I’m going back to reading the blog and the comments.

protesting war

March 18, 2007

About 400 protestors marched on downtown Denver yesterday. I’m planning on being at a candlelight vigil tomorrow night in Huntsville AL. We’re entering the fifth year of the Iraq War, the fifth anniversary of the war. “Anniversary” seems such an unfit word with all its trappings of celebration. There’s nothing to celebrate here. The front page of The Sunday Denver Post announces a lead article by Kevin Simpson called “Revived protests seek firm footing” and the top quarter of the paper is devoted to¬† news on Iraq and on protests. There’s a picture of a scarf-clad woman protestor with a white band around her forehead and tucked under her aqua scarf: the band has the word “PEACE” in capital letters black-inked in. Two-thirds of the visual space of the front page, however, is taken up by an article with the title “A world of charm & contradiction,” and tells us that “In Oklahoma, the pageant circuit is queen — and an industry.” The picture of five competing teens in the Miss Broken Arrow Outstanding Teen contest is three times the size of the head shot of sixteen-year-old Amina Khan, the anti-war protestor.

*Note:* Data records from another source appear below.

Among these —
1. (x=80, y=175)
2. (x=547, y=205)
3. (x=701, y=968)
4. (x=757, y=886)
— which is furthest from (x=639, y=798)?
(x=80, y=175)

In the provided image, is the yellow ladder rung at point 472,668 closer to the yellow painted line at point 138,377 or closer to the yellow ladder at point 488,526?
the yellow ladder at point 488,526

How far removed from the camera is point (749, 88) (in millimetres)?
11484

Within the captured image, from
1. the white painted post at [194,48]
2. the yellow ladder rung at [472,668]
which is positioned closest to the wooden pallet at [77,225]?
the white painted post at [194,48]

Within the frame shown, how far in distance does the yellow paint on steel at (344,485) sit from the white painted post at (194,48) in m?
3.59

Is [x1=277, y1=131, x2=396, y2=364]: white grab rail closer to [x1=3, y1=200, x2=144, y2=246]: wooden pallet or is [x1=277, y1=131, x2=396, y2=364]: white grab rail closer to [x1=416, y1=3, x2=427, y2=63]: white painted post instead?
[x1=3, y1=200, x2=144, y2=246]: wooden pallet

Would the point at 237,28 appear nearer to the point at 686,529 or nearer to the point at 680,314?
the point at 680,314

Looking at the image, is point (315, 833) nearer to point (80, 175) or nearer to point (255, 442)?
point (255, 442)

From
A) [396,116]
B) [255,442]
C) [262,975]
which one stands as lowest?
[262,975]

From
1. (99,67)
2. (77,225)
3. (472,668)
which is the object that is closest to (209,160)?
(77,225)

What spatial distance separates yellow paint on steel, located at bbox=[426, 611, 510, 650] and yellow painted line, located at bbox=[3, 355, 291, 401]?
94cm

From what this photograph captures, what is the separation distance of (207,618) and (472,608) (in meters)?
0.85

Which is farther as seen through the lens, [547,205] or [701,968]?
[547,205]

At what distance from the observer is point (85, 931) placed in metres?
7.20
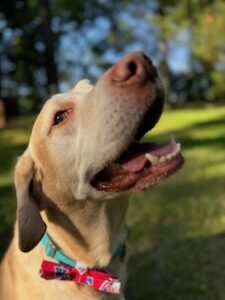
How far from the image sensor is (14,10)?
1728 centimetres

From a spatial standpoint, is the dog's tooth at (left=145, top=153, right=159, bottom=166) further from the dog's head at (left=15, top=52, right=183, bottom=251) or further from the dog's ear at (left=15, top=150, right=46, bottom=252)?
the dog's ear at (left=15, top=150, right=46, bottom=252)

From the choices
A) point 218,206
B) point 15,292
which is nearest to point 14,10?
point 218,206

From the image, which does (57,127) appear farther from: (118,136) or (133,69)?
(133,69)

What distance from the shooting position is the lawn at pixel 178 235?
4930 millimetres

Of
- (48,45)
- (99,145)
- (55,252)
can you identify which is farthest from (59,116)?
(48,45)

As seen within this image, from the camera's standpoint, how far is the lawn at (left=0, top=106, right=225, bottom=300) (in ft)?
16.2

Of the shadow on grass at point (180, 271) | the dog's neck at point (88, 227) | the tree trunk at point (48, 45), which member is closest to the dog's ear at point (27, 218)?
the dog's neck at point (88, 227)

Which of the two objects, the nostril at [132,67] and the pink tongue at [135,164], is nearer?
the nostril at [132,67]

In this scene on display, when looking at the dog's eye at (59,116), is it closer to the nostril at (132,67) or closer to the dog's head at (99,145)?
Result: the dog's head at (99,145)

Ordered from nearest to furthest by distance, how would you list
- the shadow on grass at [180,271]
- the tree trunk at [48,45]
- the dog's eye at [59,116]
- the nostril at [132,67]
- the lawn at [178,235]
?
1. the nostril at [132,67]
2. the dog's eye at [59,116]
3. the shadow on grass at [180,271]
4. the lawn at [178,235]
5. the tree trunk at [48,45]

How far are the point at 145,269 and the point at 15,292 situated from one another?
2141 mm

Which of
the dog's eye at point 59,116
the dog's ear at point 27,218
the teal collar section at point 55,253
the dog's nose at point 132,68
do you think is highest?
the dog's nose at point 132,68

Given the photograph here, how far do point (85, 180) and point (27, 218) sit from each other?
333 mm

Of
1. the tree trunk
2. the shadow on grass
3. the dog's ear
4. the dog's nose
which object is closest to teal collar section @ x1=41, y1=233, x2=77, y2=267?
the dog's ear
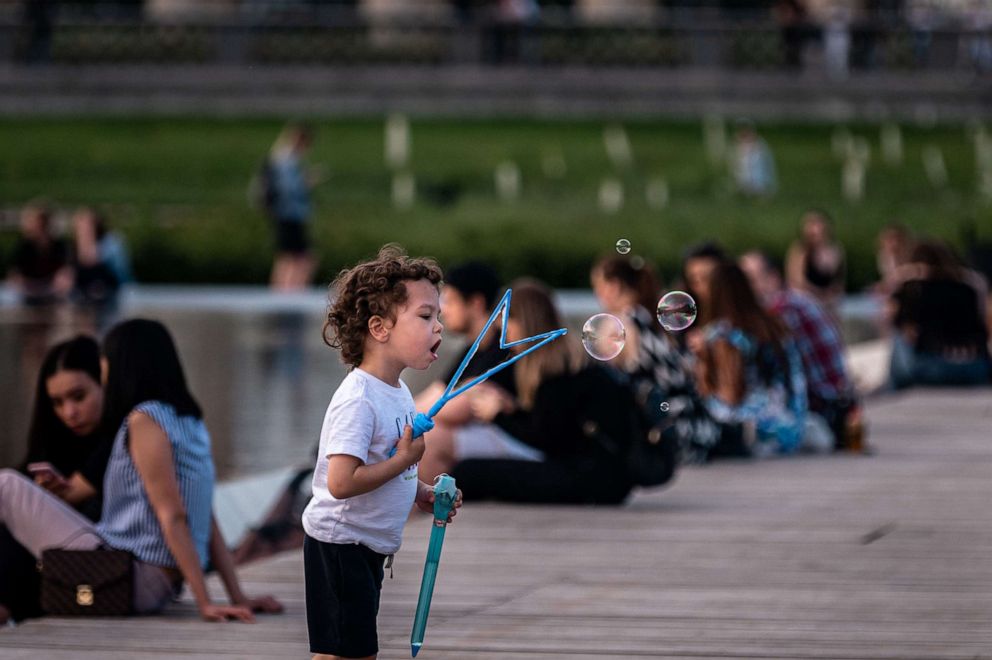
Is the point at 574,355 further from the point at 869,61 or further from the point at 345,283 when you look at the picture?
the point at 869,61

Kevin Simpson’s article raises some excellent points (it’s also well written). And I want to talk about those points later, but I’ve got to get to my WAT meeting where we talk about how to set up a writing retreat that builds a community of teacher-writer-scholars who use technology in teaching writing. So the quotation from Colorado state senator Mike Kopp, who presented a pro-war position at the downtown rally yesterday, is particularly appropriate: “My sense is that (the anti-war movement) is small pockets inflamed by the blog world.” Hmmm. I’ll talk about this later, because it’s part of a central point Simpson makes in his article.